## BEGIN SELECTED TEXT
Onwards

It followed me home (c) Samantha Groenestyn (oil on linen)

I sense a breakthrough on the horizon. I reflect that there must be few people who really attempt the transition from the new world to the old—few native English speakers make more than a half-hearted effort to learn another language; most find Europe quaint but of inferior living standards. In short, it seems more forward to have moved on from the old continent and its old-fashioned ways. The chasm between analytical and Continental philosophy is no mere physical border that one simply crosses by plane, but a dramatic shift in mindset, as I begin to experience first-hand at the Universität Wien.

In Vienna, there is an immense investment in and reverence of the history of philosophy, which is no real surprise given much foundational philosophy was written in German, and I immediately find myself thousands of years behind with my light smattering of Descartes and Plato, my utilitarianism and political theory, my if A then B. I expect history to be full of dry consecutive names; instead a rich forest of ideas towers before me, its immovable trunks mellow with age, its foliage swaying slowly and heavily, conscious of its own import. I tread slowly, leaf by leaf, dictionary in hand, eyes and mind open. In the face of my rigorous training, Deleuze and Guattari (1996: 22) assure me that philosophy ‘does not link propositions together,’ and caution against the false equivocation of philosophy and science that logic encourages. Paul de Man (1986: 19) politely suggests that I am under the tyranny of logic.

It is mildly amusing that the Anglo world holds so fast to the rigid linguistic frameworks they have built up around their ideas, precisely because of their clumsiness with language. Perhaps it is the very linguistic agility of Europeans—the ability to swing from language to language in a heartbeat, deftly expressing themselves in two, three, four or more languages without shyness or reserve—that makes them less precious about language. Language, indeed, is far from a monolith the way the monolingual tend to worship it. It bends and flexes under the demands of each moment; it changes flavour with each speaker, each a product of a unique mix of hereditary, educational and experiential backgrounds. Language is not God; it is an ever-mutating and stretching membrane that exists between individuals trying to make meaningful contact with one another.
## END SELECTED TEXT
• **JOB**:
Answer these from the essay on studying philosophy in Vienna:
(a) At which university does the writer begin to experience the shift in mindset?
(b) According to Deleuze and Guattari, what does philosophy not do?
(c) Between whom does language exist, according to the last paragraph?
The lines after this essay on studying philosophy in Vienna have no connection to it.
## BEGIN DATA RECORDS
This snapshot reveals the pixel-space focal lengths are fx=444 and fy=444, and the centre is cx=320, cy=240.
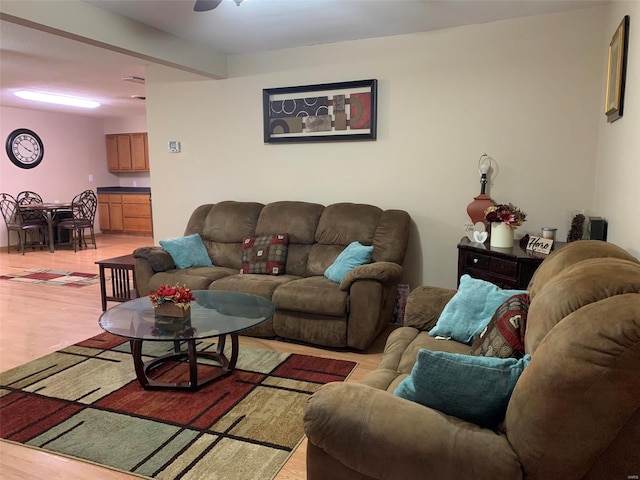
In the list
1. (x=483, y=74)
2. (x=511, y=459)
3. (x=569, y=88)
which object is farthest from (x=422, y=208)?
(x=511, y=459)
## END DATA RECORDS
• **PROBLEM SOLUTION**:
(a) The Universität Wien.
(b) It does not link propositions together.
(c) Between individuals trying to make meaningful contact with one another.